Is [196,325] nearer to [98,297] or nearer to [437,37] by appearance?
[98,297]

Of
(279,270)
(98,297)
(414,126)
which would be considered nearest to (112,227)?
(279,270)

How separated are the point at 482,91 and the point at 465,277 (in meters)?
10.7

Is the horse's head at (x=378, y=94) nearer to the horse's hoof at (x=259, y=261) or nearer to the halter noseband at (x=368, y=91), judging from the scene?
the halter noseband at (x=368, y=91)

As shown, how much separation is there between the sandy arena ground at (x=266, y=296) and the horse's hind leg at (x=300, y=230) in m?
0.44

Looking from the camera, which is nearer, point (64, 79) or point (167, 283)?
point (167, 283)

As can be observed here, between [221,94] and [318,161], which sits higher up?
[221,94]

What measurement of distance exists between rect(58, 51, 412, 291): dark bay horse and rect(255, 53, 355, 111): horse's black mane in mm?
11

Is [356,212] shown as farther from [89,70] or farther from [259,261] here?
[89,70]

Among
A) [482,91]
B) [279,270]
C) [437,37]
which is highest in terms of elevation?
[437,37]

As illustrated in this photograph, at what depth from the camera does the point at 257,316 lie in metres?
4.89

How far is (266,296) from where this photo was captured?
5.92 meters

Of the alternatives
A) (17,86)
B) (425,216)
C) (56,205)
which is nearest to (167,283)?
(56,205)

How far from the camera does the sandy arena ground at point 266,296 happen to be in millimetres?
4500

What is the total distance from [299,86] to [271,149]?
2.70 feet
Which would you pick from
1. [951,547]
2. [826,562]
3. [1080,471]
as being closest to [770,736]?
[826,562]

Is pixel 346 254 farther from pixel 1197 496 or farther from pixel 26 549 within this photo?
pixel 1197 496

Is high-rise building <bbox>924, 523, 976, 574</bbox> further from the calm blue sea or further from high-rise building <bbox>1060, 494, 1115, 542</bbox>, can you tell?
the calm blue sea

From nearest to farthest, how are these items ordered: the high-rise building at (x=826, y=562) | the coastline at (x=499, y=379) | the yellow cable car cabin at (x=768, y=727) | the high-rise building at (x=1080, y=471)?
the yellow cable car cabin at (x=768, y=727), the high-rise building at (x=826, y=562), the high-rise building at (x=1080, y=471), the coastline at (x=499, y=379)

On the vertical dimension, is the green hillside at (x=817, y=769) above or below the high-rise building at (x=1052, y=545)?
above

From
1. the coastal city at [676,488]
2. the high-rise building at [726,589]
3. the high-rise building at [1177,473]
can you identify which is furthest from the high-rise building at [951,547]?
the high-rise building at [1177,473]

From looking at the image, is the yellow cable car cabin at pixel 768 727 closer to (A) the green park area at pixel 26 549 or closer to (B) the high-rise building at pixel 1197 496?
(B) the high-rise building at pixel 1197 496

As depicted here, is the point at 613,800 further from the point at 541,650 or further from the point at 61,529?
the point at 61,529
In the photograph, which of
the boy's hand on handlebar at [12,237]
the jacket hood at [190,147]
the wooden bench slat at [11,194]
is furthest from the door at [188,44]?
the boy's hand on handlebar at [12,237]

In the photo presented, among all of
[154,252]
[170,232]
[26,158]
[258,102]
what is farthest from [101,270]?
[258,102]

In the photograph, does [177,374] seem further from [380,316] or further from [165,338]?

------------

Please extract every line of the listing above and reproduce each one unchanged.

Written response:
Is [196,325] nearer to [98,297] or nearer to [437,37] by appearance?
[98,297]

Of
(279,270)
(98,297)
(414,126)
which would be considered nearest to (112,227)?
(279,270)

How separated are the point at 482,91 and the point at 465,277 (in meters)?
10.7

Is the horse's head at (x=378, y=94) nearer to the horse's hoof at (x=259, y=261) or nearer to the halter noseband at (x=368, y=91), judging from the scene?
the halter noseband at (x=368, y=91)

As shown, how much separation is there between the sandy arena ground at (x=266, y=296) and the horse's hind leg at (x=300, y=230) in m?
0.44

Looking from the camera, which is nearer, point (64, 79) or point (167, 283)?
point (167, 283)

As can be observed here, between [221,94] and [318,161], which sits higher up?
[221,94]

What measurement of distance exists between rect(58, 51, 412, 291): dark bay horse and rect(255, 53, 355, 111): horse's black mane in mm?
11

Is [356,212] shown as farther from [89,70] or farther from [259,261] here?
[89,70]

Among
A) [482,91]
B) [279,270]
C) [437,37]
which is highest in terms of elevation?
[437,37]

As illustrated in this photograph, at what depth from the camera does the point at 257,316 lie in metres?
4.89

How far is (266,296) from where this photo was captured?
5.92 meters

Of the alternatives
A) (17,86)
B) (425,216)
C) (56,205)
which is nearest to (167,283)?
(56,205)

How far from the camera does the sandy arena ground at point 266,296 happen to be in millimetres?
4500

What is the total distance from [299,86] to [271,149]?
2.70 feet
Which would you pick from
1. [951,547]
2. [826,562]
3. [1080,471]
as being closest to [770,736]?
[826,562]

Is pixel 346 254 farther from pixel 1197 496 or farther from pixel 26 549 within this photo?
pixel 1197 496

Is high-rise building <bbox>924, 523, 976, 574</bbox> further from the calm blue sea or further from high-rise building <bbox>1060, 494, 1115, 542</bbox>, can you tell?
the calm blue sea

From nearest to farthest, how are these items ordered: the high-rise building at (x=826, y=562) | the coastline at (x=499, y=379) | the yellow cable car cabin at (x=768, y=727) | the high-rise building at (x=1080, y=471)?
the yellow cable car cabin at (x=768, y=727), the high-rise building at (x=826, y=562), the high-rise building at (x=1080, y=471), the coastline at (x=499, y=379)

On the vertical dimension, is the green hillside at (x=817, y=769) above or below the high-rise building at (x=1052, y=545)?
above

From
1. the coastal city at [676,488]
2. the high-rise building at [726,589]
3. the high-rise building at [1177,473]
can you identify which is furthest from the high-rise building at [951,547]?
the high-rise building at [1177,473]

From looking at the image, is the yellow cable car cabin at pixel 768 727 closer to (A) the green park area at pixel 26 549 or closer to (B) the high-rise building at pixel 1197 496?
(B) the high-rise building at pixel 1197 496

As depicted here, is the point at 613,800 further from the point at 541,650 or further from the point at 61,529?
the point at 61,529
In the photograph, which of
the boy's hand on handlebar at [12,237]
the jacket hood at [190,147]
the wooden bench slat at [11,194]
is furthest from the door at [188,44]?
the boy's hand on handlebar at [12,237]

In the photo presented, among all of
[154,252]
[170,232]
[26,158]
[258,102]
what is farthest from [101,270]?
[258,102]

In the photograph, does [177,374] seem further from [380,316] or further from [165,338]?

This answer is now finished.